Essential thrombocythemia (ET) is a rare chronic blood disorder, part of a group known as myeloproliferative neoplasms. In this condition, the bone marrow produces an excessive number of platelets, which can lead to blood clotting or bleeding problems. Patients with ET might experience symptoms like headaches, dizziness, and visual disturbances or might have no symptoms at all, only to be diagnosed through routine blood tests. The main concern is the risk of developing clots or hemorrhages due to the abnormal platelet count.

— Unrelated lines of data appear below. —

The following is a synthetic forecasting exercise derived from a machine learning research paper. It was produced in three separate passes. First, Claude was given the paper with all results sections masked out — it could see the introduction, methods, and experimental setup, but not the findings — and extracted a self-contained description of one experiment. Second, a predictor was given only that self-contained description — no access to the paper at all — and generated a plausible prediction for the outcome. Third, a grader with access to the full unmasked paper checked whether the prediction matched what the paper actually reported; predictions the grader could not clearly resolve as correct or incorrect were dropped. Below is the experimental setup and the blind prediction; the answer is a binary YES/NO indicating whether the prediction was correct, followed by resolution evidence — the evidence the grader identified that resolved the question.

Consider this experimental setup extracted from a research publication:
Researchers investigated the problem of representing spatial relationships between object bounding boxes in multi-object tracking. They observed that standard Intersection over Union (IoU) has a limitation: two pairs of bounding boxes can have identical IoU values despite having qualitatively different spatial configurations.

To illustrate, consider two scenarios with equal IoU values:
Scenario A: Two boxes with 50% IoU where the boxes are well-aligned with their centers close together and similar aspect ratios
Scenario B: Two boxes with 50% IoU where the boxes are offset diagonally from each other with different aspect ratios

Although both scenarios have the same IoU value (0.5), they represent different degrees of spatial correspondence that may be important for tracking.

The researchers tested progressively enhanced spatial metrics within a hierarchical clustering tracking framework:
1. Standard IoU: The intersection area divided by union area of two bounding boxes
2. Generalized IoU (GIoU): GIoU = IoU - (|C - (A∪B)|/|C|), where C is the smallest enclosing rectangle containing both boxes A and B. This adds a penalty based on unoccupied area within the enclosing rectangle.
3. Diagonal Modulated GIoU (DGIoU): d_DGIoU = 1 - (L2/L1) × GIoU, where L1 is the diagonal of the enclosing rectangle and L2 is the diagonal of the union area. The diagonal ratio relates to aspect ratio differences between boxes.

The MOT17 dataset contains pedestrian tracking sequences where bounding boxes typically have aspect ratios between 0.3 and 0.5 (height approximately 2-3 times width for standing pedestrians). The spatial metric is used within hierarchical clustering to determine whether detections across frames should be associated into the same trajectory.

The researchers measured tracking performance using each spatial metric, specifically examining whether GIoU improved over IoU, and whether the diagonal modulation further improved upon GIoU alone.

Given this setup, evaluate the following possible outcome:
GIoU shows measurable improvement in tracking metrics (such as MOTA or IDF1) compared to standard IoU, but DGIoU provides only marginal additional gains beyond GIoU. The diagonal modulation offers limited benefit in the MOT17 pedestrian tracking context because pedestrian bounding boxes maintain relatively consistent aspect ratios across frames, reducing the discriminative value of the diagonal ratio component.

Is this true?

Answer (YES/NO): NO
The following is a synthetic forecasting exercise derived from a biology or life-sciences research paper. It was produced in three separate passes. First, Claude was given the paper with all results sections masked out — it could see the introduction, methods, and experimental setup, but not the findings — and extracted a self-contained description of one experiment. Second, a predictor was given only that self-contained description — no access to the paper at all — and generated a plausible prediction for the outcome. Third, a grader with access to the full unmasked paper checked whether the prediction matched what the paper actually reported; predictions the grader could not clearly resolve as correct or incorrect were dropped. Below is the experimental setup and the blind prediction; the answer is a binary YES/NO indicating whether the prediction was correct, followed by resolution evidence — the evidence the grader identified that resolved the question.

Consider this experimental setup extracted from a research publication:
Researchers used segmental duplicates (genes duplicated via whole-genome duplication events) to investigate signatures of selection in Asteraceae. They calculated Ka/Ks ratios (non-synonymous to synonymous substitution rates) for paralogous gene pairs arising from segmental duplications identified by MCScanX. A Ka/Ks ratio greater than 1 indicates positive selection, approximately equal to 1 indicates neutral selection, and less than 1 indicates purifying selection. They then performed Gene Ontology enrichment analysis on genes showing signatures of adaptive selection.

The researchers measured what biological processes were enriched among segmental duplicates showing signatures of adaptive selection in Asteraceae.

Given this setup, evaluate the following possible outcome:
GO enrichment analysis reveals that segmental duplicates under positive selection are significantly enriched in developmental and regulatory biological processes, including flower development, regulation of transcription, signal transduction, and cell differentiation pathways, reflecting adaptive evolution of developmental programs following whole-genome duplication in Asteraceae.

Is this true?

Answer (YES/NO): NO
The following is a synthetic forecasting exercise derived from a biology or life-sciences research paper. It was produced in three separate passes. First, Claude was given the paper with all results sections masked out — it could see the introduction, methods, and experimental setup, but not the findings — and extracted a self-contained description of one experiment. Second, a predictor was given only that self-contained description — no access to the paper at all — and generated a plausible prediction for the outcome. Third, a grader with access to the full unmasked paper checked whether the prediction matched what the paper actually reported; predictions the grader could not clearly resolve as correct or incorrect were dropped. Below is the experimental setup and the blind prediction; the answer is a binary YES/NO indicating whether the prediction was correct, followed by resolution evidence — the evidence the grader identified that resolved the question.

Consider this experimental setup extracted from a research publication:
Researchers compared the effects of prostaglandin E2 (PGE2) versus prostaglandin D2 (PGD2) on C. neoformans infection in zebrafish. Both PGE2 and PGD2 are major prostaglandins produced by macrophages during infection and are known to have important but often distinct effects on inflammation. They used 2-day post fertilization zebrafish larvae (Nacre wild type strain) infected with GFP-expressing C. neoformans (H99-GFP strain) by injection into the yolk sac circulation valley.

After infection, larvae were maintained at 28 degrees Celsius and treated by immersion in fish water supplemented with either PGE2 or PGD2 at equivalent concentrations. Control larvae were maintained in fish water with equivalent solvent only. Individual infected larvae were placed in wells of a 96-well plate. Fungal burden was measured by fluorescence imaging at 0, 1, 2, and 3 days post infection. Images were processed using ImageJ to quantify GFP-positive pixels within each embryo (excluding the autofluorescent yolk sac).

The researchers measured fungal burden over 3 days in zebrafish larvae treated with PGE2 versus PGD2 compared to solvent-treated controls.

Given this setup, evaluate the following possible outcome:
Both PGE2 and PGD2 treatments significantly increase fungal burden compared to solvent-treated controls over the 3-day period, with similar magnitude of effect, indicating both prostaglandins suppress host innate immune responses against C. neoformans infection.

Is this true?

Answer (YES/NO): NO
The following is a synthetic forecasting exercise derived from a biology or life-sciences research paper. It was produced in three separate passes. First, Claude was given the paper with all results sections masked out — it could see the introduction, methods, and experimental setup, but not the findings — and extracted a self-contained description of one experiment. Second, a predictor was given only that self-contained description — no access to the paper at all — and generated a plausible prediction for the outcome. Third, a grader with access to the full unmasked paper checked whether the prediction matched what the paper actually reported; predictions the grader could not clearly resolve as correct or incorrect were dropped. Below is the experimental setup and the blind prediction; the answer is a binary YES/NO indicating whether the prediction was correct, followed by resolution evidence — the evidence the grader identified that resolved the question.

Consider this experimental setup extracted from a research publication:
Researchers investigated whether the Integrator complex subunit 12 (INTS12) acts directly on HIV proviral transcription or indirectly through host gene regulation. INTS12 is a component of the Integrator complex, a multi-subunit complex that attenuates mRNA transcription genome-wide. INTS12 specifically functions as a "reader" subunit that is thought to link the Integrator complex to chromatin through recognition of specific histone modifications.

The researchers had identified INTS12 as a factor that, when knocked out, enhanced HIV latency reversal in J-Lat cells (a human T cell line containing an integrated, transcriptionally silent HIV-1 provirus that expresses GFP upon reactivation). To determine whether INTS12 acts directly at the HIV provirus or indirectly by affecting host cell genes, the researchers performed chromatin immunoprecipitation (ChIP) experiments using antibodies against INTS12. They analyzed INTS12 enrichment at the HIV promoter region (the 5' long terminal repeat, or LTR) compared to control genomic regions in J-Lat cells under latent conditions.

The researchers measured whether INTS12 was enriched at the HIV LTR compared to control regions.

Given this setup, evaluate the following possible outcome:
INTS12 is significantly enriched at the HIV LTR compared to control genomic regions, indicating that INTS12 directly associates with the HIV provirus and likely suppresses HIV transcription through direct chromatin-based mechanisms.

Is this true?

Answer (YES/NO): YES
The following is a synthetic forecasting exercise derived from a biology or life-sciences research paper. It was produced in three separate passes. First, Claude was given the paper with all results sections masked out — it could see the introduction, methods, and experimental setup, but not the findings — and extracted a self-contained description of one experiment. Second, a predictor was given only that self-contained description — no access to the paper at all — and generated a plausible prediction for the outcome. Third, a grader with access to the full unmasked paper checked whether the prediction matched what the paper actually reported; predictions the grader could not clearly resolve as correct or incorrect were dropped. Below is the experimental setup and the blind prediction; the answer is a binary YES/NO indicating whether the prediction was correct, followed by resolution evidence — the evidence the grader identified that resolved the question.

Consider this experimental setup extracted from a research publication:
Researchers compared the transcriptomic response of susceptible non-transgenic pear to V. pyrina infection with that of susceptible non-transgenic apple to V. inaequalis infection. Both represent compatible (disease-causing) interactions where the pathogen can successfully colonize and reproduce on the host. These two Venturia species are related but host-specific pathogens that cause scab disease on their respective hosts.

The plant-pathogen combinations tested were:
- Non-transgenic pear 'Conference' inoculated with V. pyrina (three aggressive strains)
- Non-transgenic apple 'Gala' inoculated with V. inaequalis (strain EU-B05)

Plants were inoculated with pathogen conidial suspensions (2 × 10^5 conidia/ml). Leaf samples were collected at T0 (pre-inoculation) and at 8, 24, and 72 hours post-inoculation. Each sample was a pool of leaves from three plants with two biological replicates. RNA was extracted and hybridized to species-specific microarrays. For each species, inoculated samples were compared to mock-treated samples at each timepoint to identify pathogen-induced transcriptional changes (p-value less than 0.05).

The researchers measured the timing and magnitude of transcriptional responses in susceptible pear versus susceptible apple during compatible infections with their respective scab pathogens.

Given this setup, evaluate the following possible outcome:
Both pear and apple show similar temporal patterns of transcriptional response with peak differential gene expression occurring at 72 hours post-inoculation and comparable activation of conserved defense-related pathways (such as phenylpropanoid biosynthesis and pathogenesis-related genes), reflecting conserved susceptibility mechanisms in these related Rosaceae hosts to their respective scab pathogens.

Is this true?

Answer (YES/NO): NO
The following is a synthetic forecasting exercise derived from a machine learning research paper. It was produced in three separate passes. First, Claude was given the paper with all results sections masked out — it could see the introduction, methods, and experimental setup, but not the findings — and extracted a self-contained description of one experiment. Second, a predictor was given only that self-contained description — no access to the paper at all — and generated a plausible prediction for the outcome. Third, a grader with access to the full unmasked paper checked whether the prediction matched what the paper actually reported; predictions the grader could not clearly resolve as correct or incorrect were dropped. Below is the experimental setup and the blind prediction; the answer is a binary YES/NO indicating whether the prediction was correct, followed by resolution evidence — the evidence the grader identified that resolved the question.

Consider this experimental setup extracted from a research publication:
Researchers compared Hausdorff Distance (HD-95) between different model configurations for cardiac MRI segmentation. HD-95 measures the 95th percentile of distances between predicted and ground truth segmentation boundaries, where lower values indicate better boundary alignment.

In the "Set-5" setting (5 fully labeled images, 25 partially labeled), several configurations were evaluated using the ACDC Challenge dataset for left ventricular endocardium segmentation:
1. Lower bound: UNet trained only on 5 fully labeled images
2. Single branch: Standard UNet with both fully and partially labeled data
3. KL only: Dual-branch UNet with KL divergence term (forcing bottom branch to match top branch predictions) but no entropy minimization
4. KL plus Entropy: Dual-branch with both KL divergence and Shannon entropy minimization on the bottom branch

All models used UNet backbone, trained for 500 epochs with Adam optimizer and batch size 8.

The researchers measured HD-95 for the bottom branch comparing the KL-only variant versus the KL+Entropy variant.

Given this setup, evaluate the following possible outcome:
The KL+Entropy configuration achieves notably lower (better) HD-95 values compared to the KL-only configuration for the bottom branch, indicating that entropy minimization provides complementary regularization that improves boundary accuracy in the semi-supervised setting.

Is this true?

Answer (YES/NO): YES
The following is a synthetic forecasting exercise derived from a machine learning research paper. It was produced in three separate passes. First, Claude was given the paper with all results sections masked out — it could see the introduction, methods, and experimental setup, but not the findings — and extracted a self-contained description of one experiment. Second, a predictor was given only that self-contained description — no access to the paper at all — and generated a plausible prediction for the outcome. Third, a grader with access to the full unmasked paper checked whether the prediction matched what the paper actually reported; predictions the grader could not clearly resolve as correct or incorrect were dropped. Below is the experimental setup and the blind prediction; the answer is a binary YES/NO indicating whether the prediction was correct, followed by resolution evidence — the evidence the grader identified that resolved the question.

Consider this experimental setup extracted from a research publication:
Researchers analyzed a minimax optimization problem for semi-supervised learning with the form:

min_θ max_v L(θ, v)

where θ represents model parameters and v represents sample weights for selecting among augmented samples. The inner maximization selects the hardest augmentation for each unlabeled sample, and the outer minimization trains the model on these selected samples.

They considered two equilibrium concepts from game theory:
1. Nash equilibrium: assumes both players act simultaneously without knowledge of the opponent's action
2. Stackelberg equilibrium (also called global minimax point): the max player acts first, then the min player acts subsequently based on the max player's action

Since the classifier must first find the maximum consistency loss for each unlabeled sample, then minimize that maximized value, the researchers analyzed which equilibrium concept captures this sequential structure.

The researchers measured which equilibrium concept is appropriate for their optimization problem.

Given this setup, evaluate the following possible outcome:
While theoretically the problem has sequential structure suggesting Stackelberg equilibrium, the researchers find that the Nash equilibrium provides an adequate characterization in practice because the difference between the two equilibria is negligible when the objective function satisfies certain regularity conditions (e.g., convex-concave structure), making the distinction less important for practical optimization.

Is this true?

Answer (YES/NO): NO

  • Thrombosis: High platelet counts can lead to the formation of blood clots in arteries or veins, potentially causing strokes, heart attacks, or deep vein thrombosis.
  • Bleeding: Despite the high platelet count, the platelets may not function properly, leading to unexpected bleeding, such as nosebleeds or gum bleeding.
  • Progression to myelofibrosis: Over time, ET can evolve into myelofibrosis, a condition where the bone marrow becomes scarred, reducing its ability to produce blood cells.
  • Transformation to acute leukemia: There is a small risk that ET can transform into acute myeloid leukemia (AML), a more aggressive form of blood cancer.
  • Enlarged spleen (splenomegaly): As the spleen works to filter abnormal cells, it can become enlarged, causing discomfort and affecting digestive functions.

Treatment Methods

  • Low-dose aspirin: Often used to reduce the risk of clotting in patients with mildly elevated platelet counts who have low-risk profiles.
  • Hydroxyurea: A chemotherapy agent used to lower platelet counts in high-risk patients, reducing the risk of thrombosis.
  • Anagrelide: Specifically targets the reduction of platelet production, used when patients cannot tolerate or do not respond well to hydroxyurea.
  • Interferon-alpha: A treatment that stimulates the immune system to help control platelet production, suitable for younger patients or those planning pregnancy.
  • JAK inhibitors: In cases where ET is associated with a JAK2 mutation, these drugs can help manage symptoms and control platelet levels.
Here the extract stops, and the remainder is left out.